In this production, where the characters remain almost totally still in their allotted hideouts- Winnie buried first up to her waist and then, in the second act, up to her neck in Mother Earth on Vicki Mortimer’s stage, wearing it as if a robe, Juliet Stevenson and David Beames as Winnie and Willie, would not be out of place in Think of England, a TV documentary by chronicler of our modern age and photojournalist Martin Parr.
Because Happy Days creates a specific visual image- or series of them onstage- that juxtapose with the more universal themes and ”the combination of the mysteries and the factual, the strange and the practical” even though nothing much happens.
Floods of images come to us through mostly Winnie’s words- stories that take place elsewhere and inhabit a different space- and Willie reading out, with glee, the job adverts or death notices, a recollection of the brief passing by of Mr and Mrs Shower (or Cooker)- derived from the German ”schauen’ and ‘gucken”, to look- reminding the audience of their voyeurism or that we are indeed, them. Onstage, Winnie’s parasol catches fire, she hums tunes from Franz Lehar’s The Merry Widow, to go with the semi rakish Willie.
Tom Gibbons’ sound are the electric shocks to wake up the audience in a collective shudder. That and the scree falling on Winnie, gives us a sense of continual torture.
Paule Constable’s hard nonfluctuating bright light is a metaphor for what Winnie sees all too well- her painfully diminishing existence which is slowly being swallowed up by the ground. Not for her ”old age should burn and rave at close of day” or is it?
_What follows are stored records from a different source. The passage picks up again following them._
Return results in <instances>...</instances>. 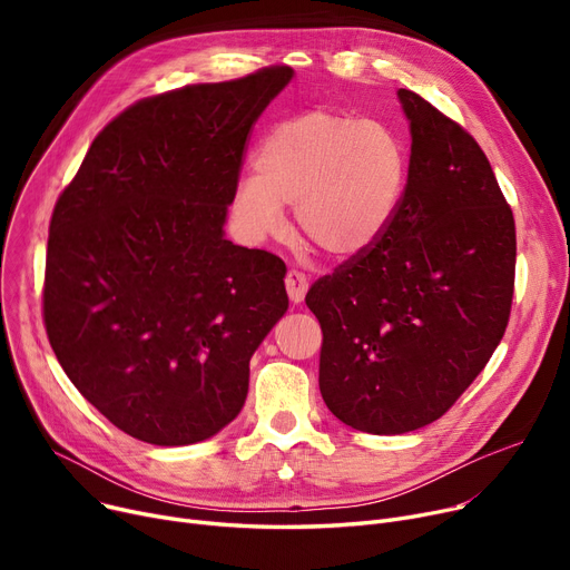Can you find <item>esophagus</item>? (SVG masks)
Segmentation results:
<instances>
[{
  "label": "esophagus",
  "mask_w": 570,
  "mask_h": 570,
  "mask_svg": "<svg viewBox=\"0 0 570 570\" xmlns=\"http://www.w3.org/2000/svg\"><path fill=\"white\" fill-rule=\"evenodd\" d=\"M284 284H286V293H288V297H291V303L297 305V303L305 301V293H307V288H309V279H307L305 273H301V269L291 267L288 273H286Z\"/></svg>",
  "instance_id": "1"
}]
</instances>
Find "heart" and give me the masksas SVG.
Segmentation results:
<instances>
[{
  "mask_svg": "<svg viewBox=\"0 0 570 570\" xmlns=\"http://www.w3.org/2000/svg\"><path fill=\"white\" fill-rule=\"evenodd\" d=\"M409 185V149L387 125L314 108L282 119L261 140L254 175L237 179L235 224L263 239L284 224L282 205L312 245L361 256L393 226Z\"/></svg>",
  "mask_w": 570,
  "mask_h": 570,
  "instance_id": "heart-1",
  "label": "heart"
}]
</instances>
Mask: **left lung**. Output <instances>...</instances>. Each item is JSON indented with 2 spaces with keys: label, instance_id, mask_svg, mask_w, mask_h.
<instances>
[{
  "label": "left lung",
  "instance_id": "8db88e82",
  "mask_svg": "<svg viewBox=\"0 0 570 570\" xmlns=\"http://www.w3.org/2000/svg\"><path fill=\"white\" fill-rule=\"evenodd\" d=\"M409 185L379 243L312 284L318 387L353 430L430 425L483 372L515 288V219L473 136L411 89Z\"/></svg>",
  "mask_w": 570,
  "mask_h": 570
}]
</instances>
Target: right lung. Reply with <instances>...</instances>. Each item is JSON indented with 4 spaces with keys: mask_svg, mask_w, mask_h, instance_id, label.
<instances>
[{
    "mask_svg": "<svg viewBox=\"0 0 570 570\" xmlns=\"http://www.w3.org/2000/svg\"><path fill=\"white\" fill-rule=\"evenodd\" d=\"M265 67L147 97L99 131L59 194L43 323L78 393L129 436L187 445L239 413L249 357L288 309L279 256L224 237Z\"/></svg>",
    "mask_w": 570,
    "mask_h": 570,
    "instance_id": "right-lung-1",
    "label": "right lung"
}]
</instances>
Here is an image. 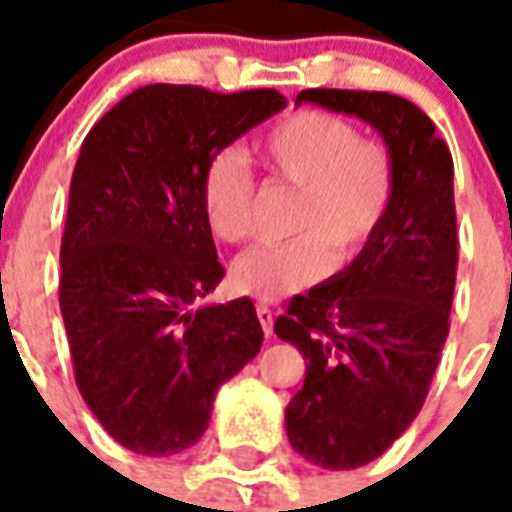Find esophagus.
<instances>
[{
  "mask_svg": "<svg viewBox=\"0 0 512 512\" xmlns=\"http://www.w3.org/2000/svg\"><path fill=\"white\" fill-rule=\"evenodd\" d=\"M257 319H260V327L268 337L273 335V311L265 303H257Z\"/></svg>",
  "mask_w": 512,
  "mask_h": 512,
  "instance_id": "34e87169",
  "label": "esophagus"
}]
</instances>
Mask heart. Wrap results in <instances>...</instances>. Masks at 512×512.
Returning a JSON list of instances; mask_svg holds the SVG:
<instances>
[{"label":"heart","mask_w":512,"mask_h":512,"mask_svg":"<svg viewBox=\"0 0 512 512\" xmlns=\"http://www.w3.org/2000/svg\"><path fill=\"white\" fill-rule=\"evenodd\" d=\"M273 180L300 188L292 231L300 236L257 244L236 257L241 295L279 300L356 260L385 225L396 199V162L388 146L358 138L356 124L327 111H297L255 143ZM201 209L212 236L239 244L252 233L255 180L239 154L220 151L201 172Z\"/></svg>","instance_id":"1"}]
</instances>
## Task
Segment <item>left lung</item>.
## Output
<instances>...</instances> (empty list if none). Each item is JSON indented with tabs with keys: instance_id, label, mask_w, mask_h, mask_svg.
<instances>
[{
	"instance_id": "left-lung-1",
	"label": "left lung",
	"mask_w": 512,
	"mask_h": 512,
	"mask_svg": "<svg viewBox=\"0 0 512 512\" xmlns=\"http://www.w3.org/2000/svg\"><path fill=\"white\" fill-rule=\"evenodd\" d=\"M380 132L396 162V199L361 255L292 297L276 335L305 358L289 401V444L327 470L377 460L420 414L449 335L457 276L454 164L436 124L390 92L303 90Z\"/></svg>"
}]
</instances>
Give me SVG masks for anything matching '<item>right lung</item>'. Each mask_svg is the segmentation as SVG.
Masks as SVG:
<instances>
[{"label": "right lung", "instance_id": "right-lung-1", "mask_svg": "<svg viewBox=\"0 0 512 512\" xmlns=\"http://www.w3.org/2000/svg\"><path fill=\"white\" fill-rule=\"evenodd\" d=\"M284 106L276 90L148 84L84 138L60 244V313L84 404L130 452L196 444L220 385L260 353L249 297L199 305L225 276L199 185L212 156Z\"/></svg>", "mask_w": 512, "mask_h": 512}]
</instances>
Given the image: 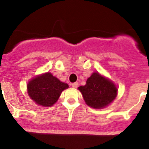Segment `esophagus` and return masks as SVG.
<instances>
[{"instance_id":"1","label":"esophagus","mask_w":149,"mask_h":149,"mask_svg":"<svg viewBox=\"0 0 149 149\" xmlns=\"http://www.w3.org/2000/svg\"><path fill=\"white\" fill-rule=\"evenodd\" d=\"M71 85H72V87H74V88H76V87H78V86H79V83H78V82H74V83H73V84H72Z\"/></svg>"}]
</instances>
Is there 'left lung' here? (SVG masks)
Segmentation results:
<instances>
[{
	"mask_svg": "<svg viewBox=\"0 0 149 149\" xmlns=\"http://www.w3.org/2000/svg\"><path fill=\"white\" fill-rule=\"evenodd\" d=\"M79 90L89 107L101 109L107 106L115 98L117 87L115 84L103 77L98 73H93L87 80L84 86H80Z\"/></svg>",
	"mask_w": 149,
	"mask_h": 149,
	"instance_id": "left-lung-1",
	"label": "left lung"
}]
</instances>
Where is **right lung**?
<instances>
[{
    "label": "right lung",
    "mask_w": 149,
    "mask_h": 149,
    "mask_svg": "<svg viewBox=\"0 0 149 149\" xmlns=\"http://www.w3.org/2000/svg\"><path fill=\"white\" fill-rule=\"evenodd\" d=\"M27 88L30 98L37 104L51 107L56 102L61 93L68 88V84L46 73L31 80Z\"/></svg>",
    "instance_id": "obj_1"
}]
</instances>
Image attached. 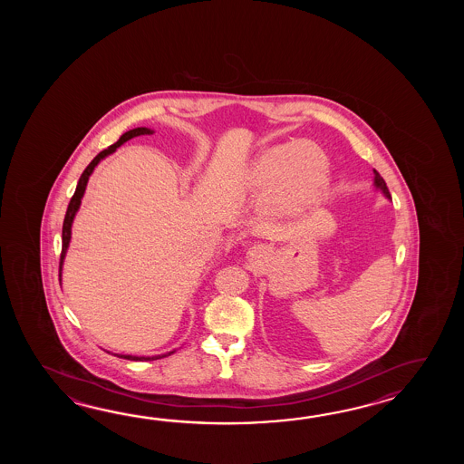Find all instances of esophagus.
<instances>
[{"mask_svg":"<svg viewBox=\"0 0 464 464\" xmlns=\"http://www.w3.org/2000/svg\"><path fill=\"white\" fill-rule=\"evenodd\" d=\"M264 254H266V248L260 246H252V248L248 250V256H262Z\"/></svg>","mask_w":464,"mask_h":464,"instance_id":"34e87169","label":"esophagus"}]
</instances>
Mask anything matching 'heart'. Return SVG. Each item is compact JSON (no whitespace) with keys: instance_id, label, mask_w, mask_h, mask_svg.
<instances>
[{"instance_id":"heart-1","label":"heart","mask_w":464,"mask_h":464,"mask_svg":"<svg viewBox=\"0 0 464 464\" xmlns=\"http://www.w3.org/2000/svg\"><path fill=\"white\" fill-rule=\"evenodd\" d=\"M244 182L274 216L302 218L325 194L328 164L314 144L292 140L264 150L246 169Z\"/></svg>"}]
</instances>
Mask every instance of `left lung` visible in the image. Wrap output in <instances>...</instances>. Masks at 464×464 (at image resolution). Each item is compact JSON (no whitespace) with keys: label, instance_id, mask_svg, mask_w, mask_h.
<instances>
[{"label":"left lung","instance_id":"obj_1","mask_svg":"<svg viewBox=\"0 0 464 464\" xmlns=\"http://www.w3.org/2000/svg\"><path fill=\"white\" fill-rule=\"evenodd\" d=\"M373 172H375V188H380L386 198H392V196H390V190L386 188L385 179L382 178L376 170H373Z\"/></svg>","mask_w":464,"mask_h":464}]
</instances>
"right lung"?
<instances>
[{
    "instance_id": "add662e5",
    "label": "right lung",
    "mask_w": 464,
    "mask_h": 464,
    "mask_svg": "<svg viewBox=\"0 0 464 464\" xmlns=\"http://www.w3.org/2000/svg\"><path fill=\"white\" fill-rule=\"evenodd\" d=\"M154 130H150L148 128H136L130 129L128 132H124L121 138H119L118 142H114L112 146H109L108 149H104V150H101L96 158L92 159L91 162H89L88 168L84 169V172L81 174V178H79L78 186H76V192H74V196L71 198L70 206H68V210H66V216H64V222H63V248H61V258H60V284H61V270H63V262H64V256H66V252H68V246H70L71 242V226H72V220L76 218V212L79 210V206H81V198L84 196V190H86V186H88L89 176L92 174V170L94 168L98 166L99 162L102 160L104 158H108L109 154H112L119 146H122L126 140L132 138H138V136H149V134H152ZM170 353H174V352H169L166 355H156V356H134V355H114L119 356V358H124V360H130V362H149V360H159V358H162V356L170 355Z\"/></svg>"
}]
</instances>
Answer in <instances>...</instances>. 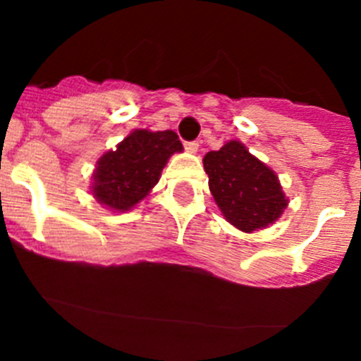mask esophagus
<instances>
[{"mask_svg": "<svg viewBox=\"0 0 361 361\" xmlns=\"http://www.w3.org/2000/svg\"><path fill=\"white\" fill-rule=\"evenodd\" d=\"M184 148H186L188 153H197V152H199V142H197V141L186 142V145H184Z\"/></svg>", "mask_w": 361, "mask_h": 361, "instance_id": "34e87169", "label": "esophagus"}]
</instances>
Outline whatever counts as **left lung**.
Returning a JSON list of instances; mask_svg holds the SVG:
<instances>
[{"mask_svg":"<svg viewBox=\"0 0 361 361\" xmlns=\"http://www.w3.org/2000/svg\"><path fill=\"white\" fill-rule=\"evenodd\" d=\"M209 191L229 224L253 233L275 224L289 199L279 175L257 159L240 141H228L202 159Z\"/></svg>","mask_w":361,"mask_h":361,"instance_id":"1","label":"left lung"}]
</instances>
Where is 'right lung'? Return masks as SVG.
Returning a JSON list of instances; mask_svg holds the SVG:
<instances>
[{
    "label": "right lung",
    "mask_w": 361,
    "mask_h": 361,
    "mask_svg": "<svg viewBox=\"0 0 361 361\" xmlns=\"http://www.w3.org/2000/svg\"><path fill=\"white\" fill-rule=\"evenodd\" d=\"M183 149L171 130H133L99 157L92 173V195L110 212H130L149 195L171 155Z\"/></svg>",
    "instance_id": "1"
}]
</instances>
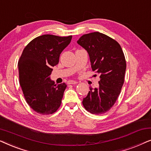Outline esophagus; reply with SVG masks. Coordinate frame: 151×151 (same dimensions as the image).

Is there a redemptive feel to Natalie Abrahami’s production?
Compare with Blasted (Sarah Kane) which I saw straight after Happy Days at the Crucible, Sheffield. That play, though borrowing from Beckett’s Waiting For Godot, features another character up to his neck in it- this time journalist hack Ian, who sits, water pouring onto his head (not scree) in a hole. The struggle between him and the young the girl he abuses to stay together, mirrors the struggle between Winnie and Willie- whom, though seeming not to be able to be with each other- yet, also, can be. As we see they are together and must be so, even if Willie’s last act is ambiguous. As in Blasted, as here, the relationship, the situation is strangely cleansing, strangely redemptive- think Gloucester in King Lear or more so with Winnie, Lear raging in his den on the common.
Juliet Stevenson is like the bird Beckett intended the character to be, one who, despite being weighted down by the earth, brings an optimistic lightness that makes it seem she may float and take flight at any moment. David Beames, is tortoise like, scuttling back and forth in his hole with quiet desperation and instability, constantly alluded to by the presence of the gun Winnie must protect him from.
The production is not a means by which to try and convey ‘meaning’ necessarily but is a ‘balm for the sores of existence’. As illustrated by the piece’s final song- ‘I love you so’ from The Merry Widow.